I would think taking a network trained on a specific visual domain and repurposing its classifier head to solve an audio problem using cochleagrams or spectrograms would be inappropriate, given the edges and shapes found in say, a flower, mean nothing when comparing patterns cross spectral visual representation of audio.
I would also thinking taking ResNet and training the entire model (all parameters in the convolutional base AND the classifier head) would simply be starting from a nonsensical point in terms of saved weights, and you may be better off starting from scratch.
Am I missing something about transfer learning here? Or am I spot on in thinking its a bit inappropriate given the domain problems are different?

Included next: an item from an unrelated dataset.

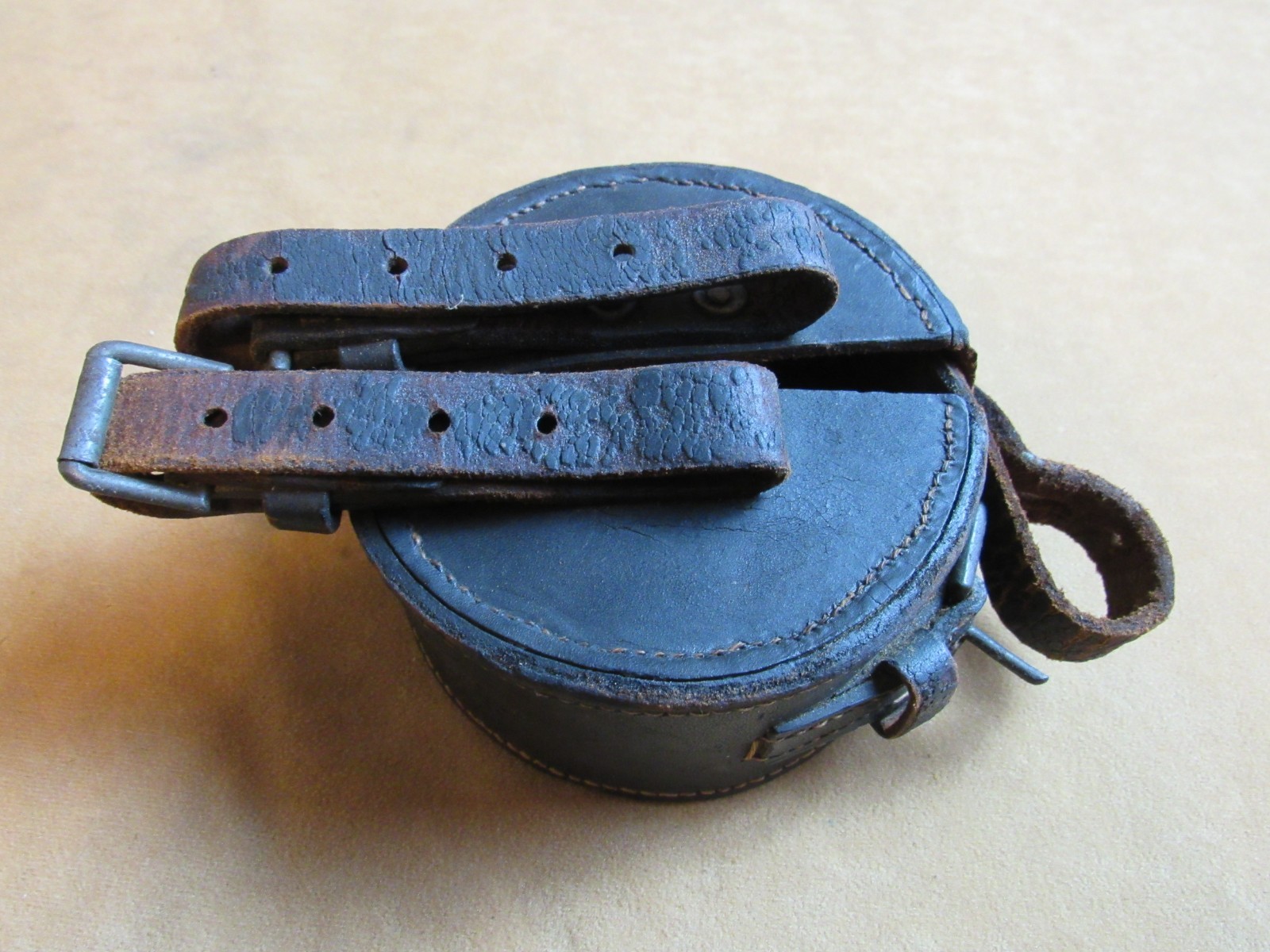 Rare Antique Civil War to Custer era Wagon Wheel Odometer James Green NY Rare!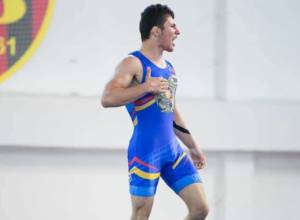 Սահակ Հովհաննիսյանը՝ կադետների Եվրոպայի չեմպիոն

My project is to compare different cochlear models (filters, such as DNLR, Gammachirp, Gammatone, etc) in Brian2Hears (python library) as inputs to a CNN. I need to identify a good model or set of model architectures that I can use as my baseline to compare performances. YAMNet unfortunately takes the raw audio as an input, and converts it to spectrogram as part of the model training loop (I think), so it would not be usable in its final format for my experiment.
asdfzzz2 t1_ixjh3ph wrote
> Am I missing something about transfer learning here?
Theoretical answer: Both images and spectrograms have continuous curved lines as a signal, and therefore some transfer should happen.
Practical answer: If it works, it works.